## THE REQUEST
Express the lines from the line with "Is the spectator" up to and including the line with "the white line marking on grass at (x=218, y=400) →" as a Markdown table with the columns Number and Record line, leaving out blank lines.

## GIVEN DATA
— start —

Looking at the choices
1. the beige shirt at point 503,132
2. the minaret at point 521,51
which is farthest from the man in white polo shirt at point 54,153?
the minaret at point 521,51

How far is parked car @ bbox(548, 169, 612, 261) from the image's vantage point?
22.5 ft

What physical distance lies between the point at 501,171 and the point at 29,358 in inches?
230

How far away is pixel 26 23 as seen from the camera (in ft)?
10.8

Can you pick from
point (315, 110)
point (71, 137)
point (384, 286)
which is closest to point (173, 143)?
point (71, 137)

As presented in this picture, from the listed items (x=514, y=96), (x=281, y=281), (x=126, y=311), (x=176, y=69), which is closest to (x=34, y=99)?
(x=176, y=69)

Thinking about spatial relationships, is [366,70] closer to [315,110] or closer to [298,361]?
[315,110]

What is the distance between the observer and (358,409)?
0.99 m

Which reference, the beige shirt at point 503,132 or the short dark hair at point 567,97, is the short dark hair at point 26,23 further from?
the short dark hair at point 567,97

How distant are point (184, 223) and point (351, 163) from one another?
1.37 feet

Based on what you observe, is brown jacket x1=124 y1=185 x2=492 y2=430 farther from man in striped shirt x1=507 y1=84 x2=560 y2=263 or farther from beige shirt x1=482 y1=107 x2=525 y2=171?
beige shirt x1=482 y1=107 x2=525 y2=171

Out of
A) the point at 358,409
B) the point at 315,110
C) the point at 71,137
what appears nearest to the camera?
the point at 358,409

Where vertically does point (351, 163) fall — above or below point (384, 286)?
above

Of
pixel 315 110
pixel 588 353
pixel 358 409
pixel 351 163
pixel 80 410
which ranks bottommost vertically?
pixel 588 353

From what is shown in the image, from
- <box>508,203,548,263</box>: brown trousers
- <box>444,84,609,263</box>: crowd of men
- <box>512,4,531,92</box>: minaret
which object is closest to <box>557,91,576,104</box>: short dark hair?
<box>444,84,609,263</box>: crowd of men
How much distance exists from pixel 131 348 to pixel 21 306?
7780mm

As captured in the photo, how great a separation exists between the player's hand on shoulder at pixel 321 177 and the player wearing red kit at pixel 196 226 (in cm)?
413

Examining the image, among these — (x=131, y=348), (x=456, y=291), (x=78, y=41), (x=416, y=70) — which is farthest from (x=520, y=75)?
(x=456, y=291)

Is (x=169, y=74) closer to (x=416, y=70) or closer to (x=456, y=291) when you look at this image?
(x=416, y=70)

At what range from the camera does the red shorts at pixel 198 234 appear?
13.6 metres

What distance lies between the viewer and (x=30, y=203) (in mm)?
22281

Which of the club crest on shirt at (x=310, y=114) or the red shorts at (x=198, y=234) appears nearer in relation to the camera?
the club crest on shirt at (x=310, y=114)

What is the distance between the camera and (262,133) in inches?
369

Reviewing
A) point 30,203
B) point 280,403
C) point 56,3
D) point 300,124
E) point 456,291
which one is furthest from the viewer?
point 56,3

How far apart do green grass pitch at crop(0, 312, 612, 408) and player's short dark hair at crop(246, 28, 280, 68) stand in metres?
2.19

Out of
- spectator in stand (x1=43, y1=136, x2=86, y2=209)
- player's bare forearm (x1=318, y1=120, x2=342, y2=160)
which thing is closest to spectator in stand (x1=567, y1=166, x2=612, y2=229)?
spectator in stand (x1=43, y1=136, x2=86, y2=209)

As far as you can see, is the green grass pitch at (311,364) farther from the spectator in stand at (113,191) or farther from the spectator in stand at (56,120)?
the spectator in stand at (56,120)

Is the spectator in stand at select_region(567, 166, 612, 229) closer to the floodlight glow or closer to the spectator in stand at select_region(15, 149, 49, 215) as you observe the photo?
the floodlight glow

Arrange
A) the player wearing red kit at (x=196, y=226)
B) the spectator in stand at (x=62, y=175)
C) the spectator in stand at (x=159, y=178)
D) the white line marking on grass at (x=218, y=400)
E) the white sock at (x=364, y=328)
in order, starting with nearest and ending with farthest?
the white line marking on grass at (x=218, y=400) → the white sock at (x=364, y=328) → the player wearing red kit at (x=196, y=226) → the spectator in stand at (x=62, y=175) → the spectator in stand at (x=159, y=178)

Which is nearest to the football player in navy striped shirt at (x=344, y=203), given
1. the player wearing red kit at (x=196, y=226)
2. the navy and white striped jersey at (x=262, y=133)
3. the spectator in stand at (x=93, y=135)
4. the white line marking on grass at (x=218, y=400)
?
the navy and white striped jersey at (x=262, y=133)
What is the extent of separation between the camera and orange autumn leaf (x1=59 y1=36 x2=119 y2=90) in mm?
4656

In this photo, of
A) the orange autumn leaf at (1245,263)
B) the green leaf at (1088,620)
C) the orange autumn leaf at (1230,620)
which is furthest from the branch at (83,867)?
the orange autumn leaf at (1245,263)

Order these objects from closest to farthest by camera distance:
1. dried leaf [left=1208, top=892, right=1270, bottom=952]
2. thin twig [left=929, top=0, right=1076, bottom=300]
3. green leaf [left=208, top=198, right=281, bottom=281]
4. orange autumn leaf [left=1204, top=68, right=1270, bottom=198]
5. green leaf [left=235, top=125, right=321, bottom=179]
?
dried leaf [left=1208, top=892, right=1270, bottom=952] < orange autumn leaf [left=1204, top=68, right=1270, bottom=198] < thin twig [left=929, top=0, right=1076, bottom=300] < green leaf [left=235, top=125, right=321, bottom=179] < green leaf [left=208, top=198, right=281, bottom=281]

— end —

## TASK SOLUTION
| Number | Record line |
|---|---|
| 1 | Is the spectator in stand at select_region(567, 166, 612, 229) closer to the floodlight glow or closer to the spectator in stand at select_region(15, 149, 49, 215) as you observe the photo? |
| 2 | the floodlight glow |
| 3 | Arrange |
| 4 | A) the player wearing red kit at (x=196, y=226) |
| 5 | B) the spectator in stand at (x=62, y=175) |
| 6 | C) the spectator in stand at (x=159, y=178) |
| 7 | D) the white line marking on grass at (x=218, y=400) |
| 8 | E) the white sock at (x=364, y=328) |
| 9 | in order, starting with nearest and ending with farthest? |
| 10 | the white line marking on grass at (x=218, y=400) → the white sock at (x=364, y=328) → the player wearing red kit at (x=196, y=226) → the spectator in stand at (x=62, y=175) → the spectator in stand at (x=159, y=178) |